Gene Stratton-Porter Shares Her Love of Nature with the World
Review posted May 11, 2024.
Calkins Creek, 2024. 44 pages.
Review written April 30, 2024, from a library book.
Starred Review
Bird Girl is a picture book biography of Gene Stratton-Porter. Many years ago, I read A Girl of the Limberlost, and I expected the story of her life as an author. Instead, the book told about her fascination with studying and caring for birds and her groundbreaking work as a nature photographer who photographed birds in their natural settings.

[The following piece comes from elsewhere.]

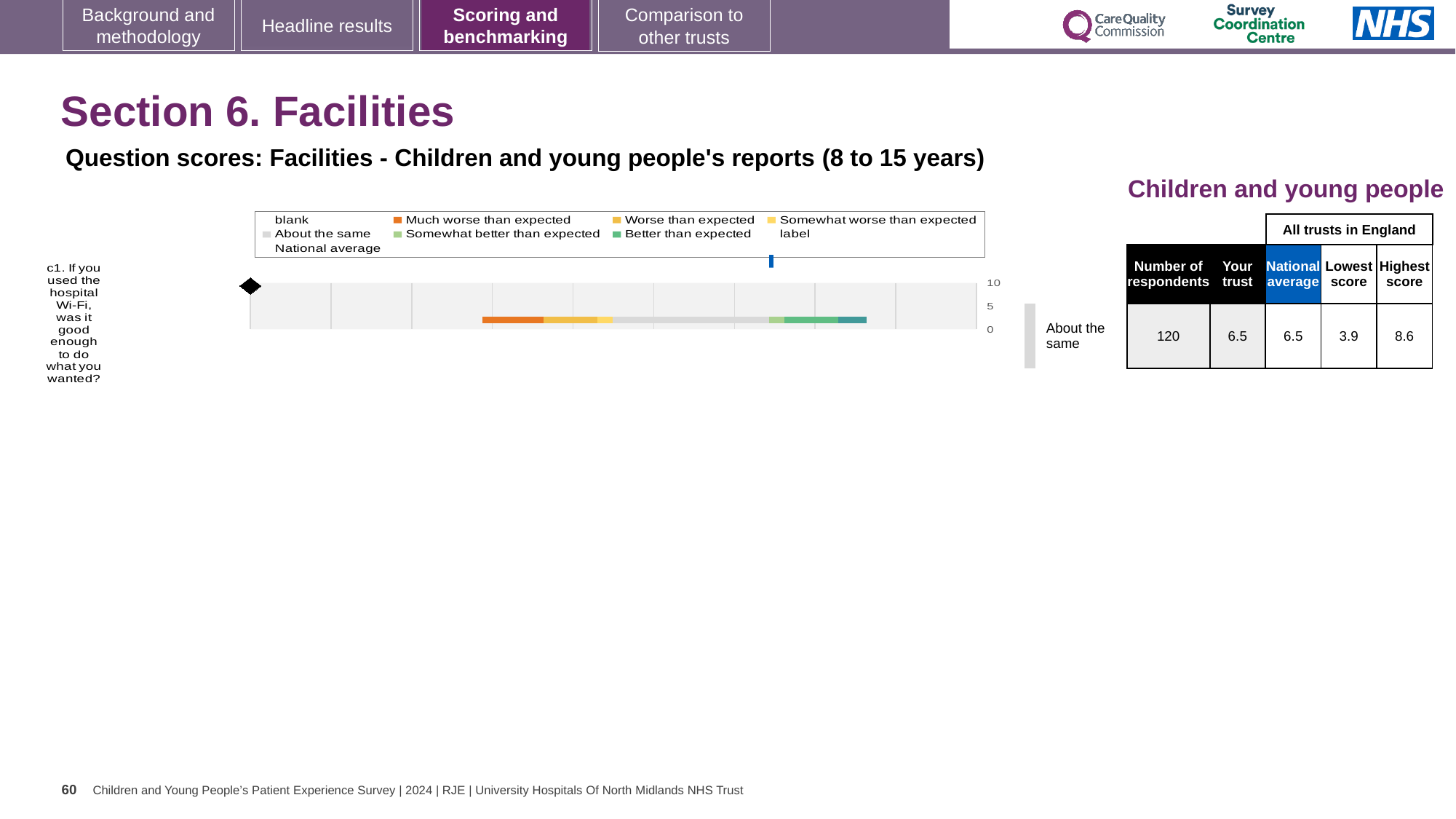
Is the Your trust score for question c1 larger than the National average, or are they equal? equal What is the 'Your trust' score for question c1 in the table? 6.5 What kind of chart is shown on the slide? bar chart What is the Lowest score among all trusts in England for question c1? 3.9 What is the Highest score among all trusts in England for question c1? 8.6 What benchmark category is question c1 assigned to? About the same What is the difference between the Highest score and the Lowest score for question c1? 4.7 What is the highest value shown on the chart's axis? 10 What is the National average score for question c1 in the table? 6.5 Which legend entry is shown in orange? Much worse than expected How many respondents answered question c1? 120 How many survey questions (categories) are plotted in the chart? 1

And then I remembered that I learned from her novels how important it is for farmers to leave trees on the edges of their fields - because then birds will help them eliminate pests. And that was only a bit of the nature lore in her novels.
The book is bright and colorful and uses entertaining anecdotes to tell the story. When she was a girl, she hid a hawk's droppings from her farmer father so he wouldn't know where the nest was and kill it. Later, when he did shoot down a hawk, she took care of it and befriended it until its wing healed.
As an adult, Gene Stratton-Porter had a house with a conservatory that had windows with special hatches so birds could come and go, and she kept food for birds throughout her house.
She began photographing birds because the illustrations a magazine wanted to use for her stories were drawings of stuffed birds in unnatural positions. She learned to photograph and develop her own film - and then she went out into the nearby Limberlost swamp to take the pictures.
She fights through spongy muck and tangled undergrowth - rattlesnake territory - to reach the hollow tree where a vulture nests. She goes back time and again to capture the world's first photo series of a growing vulture chick.
She ended up with a vast knowledge of wildlife acquired through patient observation that began when she was a child. And her story shows kids the power of a quirky obsession.